Type safety on Spark DataFrames - Part 1

At 51zero we've been using Apache Spark since early 2014 to deliver Big Data solutions for our clients.  We're huge fans of the framework and we've enjoyed watching it's development as well as contributing to the project.  

Spark 1.3 introduced the DataFrame API in March 2015, in some respects, this was a great improvement in comparison to the RDD API as spark could now optimize your queries thanks to the Catalyst optimizer.

However, for those of us who like to program in Scala because of its strong typing, it left us with mixed feelings.

For instance, do you know what this function does to your DataFrame?

def computeStuff(df: DataFrame): DataFrame

Without a good documentation, it is impossible to know:

  • what are the required columns in the input DataFrame?
  • what are the columns added to the output DataFrame?
  • what are the types of the input/output columns: are they String, Double, Int?

If you have a non-trivial program which composes several such transformations, it becomes tricky to follow what is going on.

Without proper unit testing, your program becomes brittle and breaks with simple changes.
You start to feel as if you were using some kind of dynamic language. This can be beneficial in some situations, but then why would you use Scala for that?

A good API should let you manipulate data flexibly when you do not know its structure in advance, but it should allow you to put strong constraints when you do know its structure.

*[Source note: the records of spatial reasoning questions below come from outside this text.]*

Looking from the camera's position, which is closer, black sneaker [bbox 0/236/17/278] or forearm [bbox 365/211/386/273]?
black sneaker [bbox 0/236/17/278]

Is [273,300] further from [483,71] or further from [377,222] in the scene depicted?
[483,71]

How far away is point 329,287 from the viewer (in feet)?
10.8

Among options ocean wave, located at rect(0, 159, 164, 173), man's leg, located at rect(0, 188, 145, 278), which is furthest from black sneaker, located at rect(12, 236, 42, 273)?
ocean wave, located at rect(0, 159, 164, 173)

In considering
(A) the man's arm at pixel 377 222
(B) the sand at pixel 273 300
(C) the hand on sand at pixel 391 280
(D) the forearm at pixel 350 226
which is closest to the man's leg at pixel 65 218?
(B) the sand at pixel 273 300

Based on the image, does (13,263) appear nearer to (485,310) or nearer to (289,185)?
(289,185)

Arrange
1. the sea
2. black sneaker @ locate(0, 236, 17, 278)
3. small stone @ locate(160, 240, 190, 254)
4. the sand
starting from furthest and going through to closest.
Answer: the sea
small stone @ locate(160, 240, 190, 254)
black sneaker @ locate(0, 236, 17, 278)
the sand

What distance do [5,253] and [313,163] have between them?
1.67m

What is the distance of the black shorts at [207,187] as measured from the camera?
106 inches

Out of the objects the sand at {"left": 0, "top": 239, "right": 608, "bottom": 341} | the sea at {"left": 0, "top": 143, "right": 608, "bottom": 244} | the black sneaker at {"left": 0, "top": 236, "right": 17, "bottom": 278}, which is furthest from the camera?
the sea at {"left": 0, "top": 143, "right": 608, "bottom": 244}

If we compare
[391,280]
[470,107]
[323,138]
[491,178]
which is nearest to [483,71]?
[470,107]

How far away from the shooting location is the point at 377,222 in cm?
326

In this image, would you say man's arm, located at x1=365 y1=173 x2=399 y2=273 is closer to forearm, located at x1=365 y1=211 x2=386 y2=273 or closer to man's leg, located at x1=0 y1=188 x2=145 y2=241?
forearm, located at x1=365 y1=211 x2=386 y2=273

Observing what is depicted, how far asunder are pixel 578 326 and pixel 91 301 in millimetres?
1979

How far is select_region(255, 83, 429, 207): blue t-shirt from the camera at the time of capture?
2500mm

For instance, a program which executes a parametrized SQL statement to write data to a directory would use a 'flexible' API => DataFrame

On the other hand, a program which executes pre-defined statements to compute a sum or an average should use a 'constrained' API.

DataSets to the rescue

These problems have been acknowledged by the Spark development team for quite some time.  This is why Spark 1.6 brought us the experimental DataSet API.  But do they really bring us the type safety we are looking for? Let's have a look:


case class Person(id: Int, name: String, age: Int, city: Option[String])
val df = sc.makeRDD(Seq(
(1, "Albert", 72, Some("Paris")),
(2, "Gerard", 55, Some("London")),
(3, "Gerard", 65, None),
(4, "Robert", 63, Some("Paris"))
"id","name", "age", "city")
val ds = df.as[Person]

First of all, let's try to execute a simple select to narrow down the number of columns:

ds.select(col("name").as[String], $"age".as[Int]).collect()

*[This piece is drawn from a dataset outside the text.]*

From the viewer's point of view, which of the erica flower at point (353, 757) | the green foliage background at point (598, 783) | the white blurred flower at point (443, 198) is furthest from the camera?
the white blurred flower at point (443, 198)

This returns a properly typed collection, but we have to use a String to refer to the fields of the Person case class, and we are forced to cast the columns to the appropriate type.
However we can alternatively map over the DataSet to keep our type safety:

ds.map(p => (p.name, p.age)).collect()

The inconvenient of is that this code does not use the Catalyst optimizer, and hence we have witnessed it being slower than using select.


A mild annoyance of DataFrames is that it encodes optional values to null pointers. Hence, when we collect our DataFrame above which was created using Options for the city columns, we get:

scala> df.select($"city").collect()
res4: Array[org.apache.spark.sql.Row] = Array([Paris], [London], [null], [Paris])

However DataSet can bring us back our beloved Options 

scala> ds.select($"city".as[Option[String]]).collect() res7: Array[Option[String]] = Array(Some(Paris), Some(London), None, Some(Paris))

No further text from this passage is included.